(Collection entries)
####################
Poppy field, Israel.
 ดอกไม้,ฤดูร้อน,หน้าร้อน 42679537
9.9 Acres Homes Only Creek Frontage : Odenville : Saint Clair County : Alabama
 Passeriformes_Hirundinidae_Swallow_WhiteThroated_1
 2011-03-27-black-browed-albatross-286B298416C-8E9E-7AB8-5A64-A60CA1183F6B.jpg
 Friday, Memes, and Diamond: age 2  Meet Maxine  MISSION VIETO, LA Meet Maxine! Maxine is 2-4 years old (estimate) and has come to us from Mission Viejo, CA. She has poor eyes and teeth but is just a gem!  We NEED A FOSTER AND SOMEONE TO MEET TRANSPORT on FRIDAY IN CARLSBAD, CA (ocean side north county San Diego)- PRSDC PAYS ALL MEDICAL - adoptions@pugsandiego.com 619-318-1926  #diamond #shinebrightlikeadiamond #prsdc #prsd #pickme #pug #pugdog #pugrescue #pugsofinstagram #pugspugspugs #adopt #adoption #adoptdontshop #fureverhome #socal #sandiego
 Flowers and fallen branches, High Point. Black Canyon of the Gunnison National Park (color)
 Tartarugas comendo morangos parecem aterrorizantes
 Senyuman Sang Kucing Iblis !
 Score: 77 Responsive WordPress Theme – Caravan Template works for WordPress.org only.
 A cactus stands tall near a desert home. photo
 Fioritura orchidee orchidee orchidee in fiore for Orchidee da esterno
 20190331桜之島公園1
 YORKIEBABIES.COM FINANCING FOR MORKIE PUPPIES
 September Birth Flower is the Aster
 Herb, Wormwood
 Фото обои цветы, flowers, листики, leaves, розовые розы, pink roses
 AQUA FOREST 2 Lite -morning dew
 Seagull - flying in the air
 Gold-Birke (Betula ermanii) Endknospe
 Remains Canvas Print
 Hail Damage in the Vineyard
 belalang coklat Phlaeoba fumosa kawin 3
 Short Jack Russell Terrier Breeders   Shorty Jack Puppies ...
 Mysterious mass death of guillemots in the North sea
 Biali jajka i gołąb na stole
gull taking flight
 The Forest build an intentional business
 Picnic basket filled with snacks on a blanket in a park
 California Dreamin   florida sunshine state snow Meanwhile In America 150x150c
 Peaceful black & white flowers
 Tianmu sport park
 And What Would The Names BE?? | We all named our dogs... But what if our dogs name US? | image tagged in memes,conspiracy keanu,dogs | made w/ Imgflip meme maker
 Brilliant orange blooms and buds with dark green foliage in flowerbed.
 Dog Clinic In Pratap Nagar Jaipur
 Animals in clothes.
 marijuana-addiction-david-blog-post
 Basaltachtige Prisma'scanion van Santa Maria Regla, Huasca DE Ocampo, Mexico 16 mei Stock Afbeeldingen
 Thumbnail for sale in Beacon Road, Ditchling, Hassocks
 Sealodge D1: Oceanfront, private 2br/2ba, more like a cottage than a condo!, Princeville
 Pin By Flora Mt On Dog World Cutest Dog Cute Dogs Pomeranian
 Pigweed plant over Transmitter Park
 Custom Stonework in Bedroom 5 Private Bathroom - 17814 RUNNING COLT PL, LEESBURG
####################
» WHAT YOU SHOULD DO
Verbatim reproduction of the entries is required.

» THE ANSWER
Poppy field, Israel.
 ดอกไม้,ฤดูร้อน,หน้าร้อน 42679537
9.9 Acres Homes Only Creek Frontage : Odenville : Saint Clair County : Alabama
 Passeriformes_Hirundinidae_Swallow_WhiteThroated_1
 2011-03-27-black-browed-albatross-286B298416C-8E9E-7AB8-5A64-A60CA1183F6B.jpg
 Friday, Memes, and Diamond: age 2  Meet Maxine  MISSION VIETO, LA Meet Maxine! Maxine is 2-4 years old (estimate) and has come to us from Mission Viejo, CA. She has poor eyes and teeth but is just a gem!  We NEED A FOSTER AND SOMEONE TO MEET TRANSPORT on FRIDAY IN CARLSBAD, CA (ocean side north county San Diego)- PRSDC PAYS ALL MEDICAL - adoptions@pugsandiego.com 619-318-1926  #diamond #shinebrightlikeadiamond #prsdc #prsd #pickme #pug #pugdog #pugrescue #pugsofinstagram #pugspugspugs #adopt #adoption #adoptdontshop #fureverhome #socal #sandiego
 Flowers and fallen branches, High Point. Black Canyon of the Gunnison National Park (color)
 Tartarugas comendo morangos parecem aterrorizantes
 Senyuman Sang Kucing Iblis !
 Score: 77 Responsive WordPress Theme – Caravan Template works for WordPress.org only.
 A cactus stands tall near a desert home. photo
 Fioritura orchidee orchidee orchidee in fiore for Orchidee da esterno
 20190331桜之島公園1
 YORKIEBABIES.COM FINANCING FOR MORKIE PUPPIES
 September Birth Flower is the Aster
 Herb, Wormwood
 Фото обои цветы, flowers, листики, leaves, розовые розы, pink roses
 AQUA FOREST 2 Lite -morning dew
 Seagull - flying in the air
 Gold-Birke (Betula ermanii) Endknospe
 Remains Canvas Print
 Hail Damage in the Vineyard
 belalang coklat Phlaeoba fumosa kawin 3
 Short Jack Russell Terrier Breeders   Shorty Jack Puppies ...
 Mysterious mass death of guillemots in the North sea
 Biali jajka i gołąb na stole
gull taking flight
 The Forest build an intentional business
 Picnic basket filled with snacks on a blanket in a park
 California Dreamin   florida sunshine state snow Meanwhile In America 150x150c
 Peaceful black & white flowers
 Tianmu sport park
 And What Would The Names BE?? | We all named our dogs... But what if our dogs name US? | image tagged in memes,conspiracy keanu,dogs | made w/ Imgflip meme maker
 Brilliant orange blooms and buds with dark green foliage in flowerbed.
 Dog Clinic In Pratap Nagar Jaipur
 Animals in clothes.
 marijuana-addiction-david-blog-post
 Basaltachtige Prisma'scanion van Santa Maria Regla, Huasca DE Ocampo, Mexico 16 mei Stock Afbeeldingen
 Thumbnail for sale in Beacon Road, Ditchling, Hassocks
 Sealodge D1: Oceanfront, private 2br/2ba, more like a cottage than a condo!, Princeville
 Pin By Flora Mt On Dog World Cutest Dog Cute Dogs Pomeranian
 Pigweed plant over Transmitter Park
 Custom Stonework in Bedroom 5 Private Bathroom - 17814 RUNNING COLT PL, LEESBURG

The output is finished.